• [Short exercise]
Begin at the line that contains "What item of" and stop after the final line of the material. Output those lines as a JSON list of strings, one per line, leaving out any blank lines.

• [Provided information]
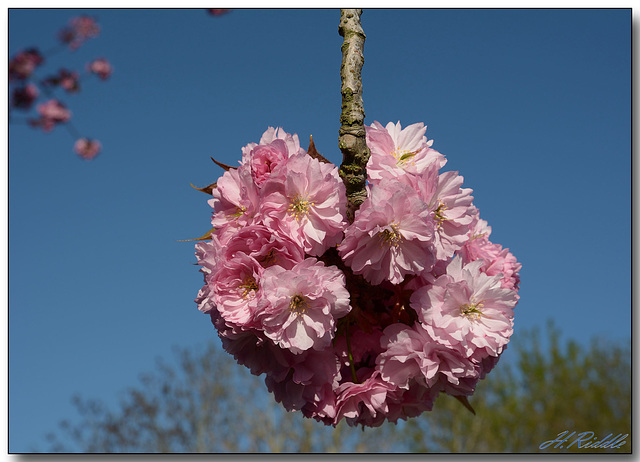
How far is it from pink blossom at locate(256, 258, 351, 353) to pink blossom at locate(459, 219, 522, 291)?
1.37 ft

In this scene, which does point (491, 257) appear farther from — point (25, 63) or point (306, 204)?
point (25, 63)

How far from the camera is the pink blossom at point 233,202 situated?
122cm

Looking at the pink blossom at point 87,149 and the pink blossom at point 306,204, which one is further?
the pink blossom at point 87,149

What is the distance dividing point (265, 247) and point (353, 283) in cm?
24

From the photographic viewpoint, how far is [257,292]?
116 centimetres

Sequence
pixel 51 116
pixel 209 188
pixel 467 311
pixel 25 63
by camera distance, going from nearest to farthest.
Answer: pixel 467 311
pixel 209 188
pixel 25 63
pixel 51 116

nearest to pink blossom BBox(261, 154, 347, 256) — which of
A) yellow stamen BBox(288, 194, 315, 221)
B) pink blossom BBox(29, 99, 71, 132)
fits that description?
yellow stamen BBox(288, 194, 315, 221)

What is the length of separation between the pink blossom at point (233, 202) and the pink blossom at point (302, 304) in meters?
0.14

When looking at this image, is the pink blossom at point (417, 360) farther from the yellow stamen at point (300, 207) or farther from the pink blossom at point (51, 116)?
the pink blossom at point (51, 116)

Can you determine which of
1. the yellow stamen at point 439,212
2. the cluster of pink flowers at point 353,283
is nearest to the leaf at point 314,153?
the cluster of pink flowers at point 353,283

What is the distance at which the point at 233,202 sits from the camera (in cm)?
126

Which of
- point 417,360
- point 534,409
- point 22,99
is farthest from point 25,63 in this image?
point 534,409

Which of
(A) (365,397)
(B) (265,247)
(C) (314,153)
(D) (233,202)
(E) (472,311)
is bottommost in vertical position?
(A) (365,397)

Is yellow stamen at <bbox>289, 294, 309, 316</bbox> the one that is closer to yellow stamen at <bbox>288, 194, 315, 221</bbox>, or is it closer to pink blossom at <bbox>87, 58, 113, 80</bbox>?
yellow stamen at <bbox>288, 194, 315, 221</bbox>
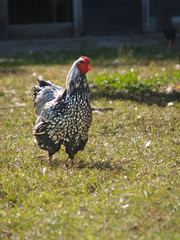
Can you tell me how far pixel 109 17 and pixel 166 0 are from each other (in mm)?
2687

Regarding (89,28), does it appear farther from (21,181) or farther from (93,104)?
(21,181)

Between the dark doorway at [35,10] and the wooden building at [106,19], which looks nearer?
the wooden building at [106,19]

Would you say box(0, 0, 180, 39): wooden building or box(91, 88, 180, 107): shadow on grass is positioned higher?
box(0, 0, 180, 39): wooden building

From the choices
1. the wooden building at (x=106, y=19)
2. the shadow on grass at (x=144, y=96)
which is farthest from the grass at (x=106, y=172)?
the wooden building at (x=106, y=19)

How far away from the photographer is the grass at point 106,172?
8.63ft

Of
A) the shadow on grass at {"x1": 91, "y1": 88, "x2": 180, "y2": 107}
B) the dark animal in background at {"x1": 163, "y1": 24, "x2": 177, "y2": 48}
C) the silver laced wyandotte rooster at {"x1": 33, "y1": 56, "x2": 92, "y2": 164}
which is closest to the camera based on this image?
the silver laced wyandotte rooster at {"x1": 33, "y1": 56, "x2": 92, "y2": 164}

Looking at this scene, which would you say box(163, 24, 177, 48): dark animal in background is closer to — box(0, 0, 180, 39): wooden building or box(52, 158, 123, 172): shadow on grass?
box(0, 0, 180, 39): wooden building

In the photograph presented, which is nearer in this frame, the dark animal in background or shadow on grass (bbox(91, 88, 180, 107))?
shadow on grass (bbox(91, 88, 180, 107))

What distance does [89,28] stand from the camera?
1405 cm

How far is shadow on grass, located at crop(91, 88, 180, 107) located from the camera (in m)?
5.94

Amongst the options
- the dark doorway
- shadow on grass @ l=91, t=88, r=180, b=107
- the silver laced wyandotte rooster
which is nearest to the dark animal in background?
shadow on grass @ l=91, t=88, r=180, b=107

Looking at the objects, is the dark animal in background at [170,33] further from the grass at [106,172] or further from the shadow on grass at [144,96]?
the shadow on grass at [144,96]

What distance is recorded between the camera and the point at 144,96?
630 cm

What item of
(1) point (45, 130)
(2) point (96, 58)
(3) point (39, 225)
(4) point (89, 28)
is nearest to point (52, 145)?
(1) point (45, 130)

• [Worked answer]
[
  "What item of",
  "(1) point (45, 130)",
  "(2) point (96, 58)",
  "(3) point (39, 225)",
  "(4) point (89, 28)",
  "is nearest to point (52, 145)?",
  "(1) point (45, 130)"
]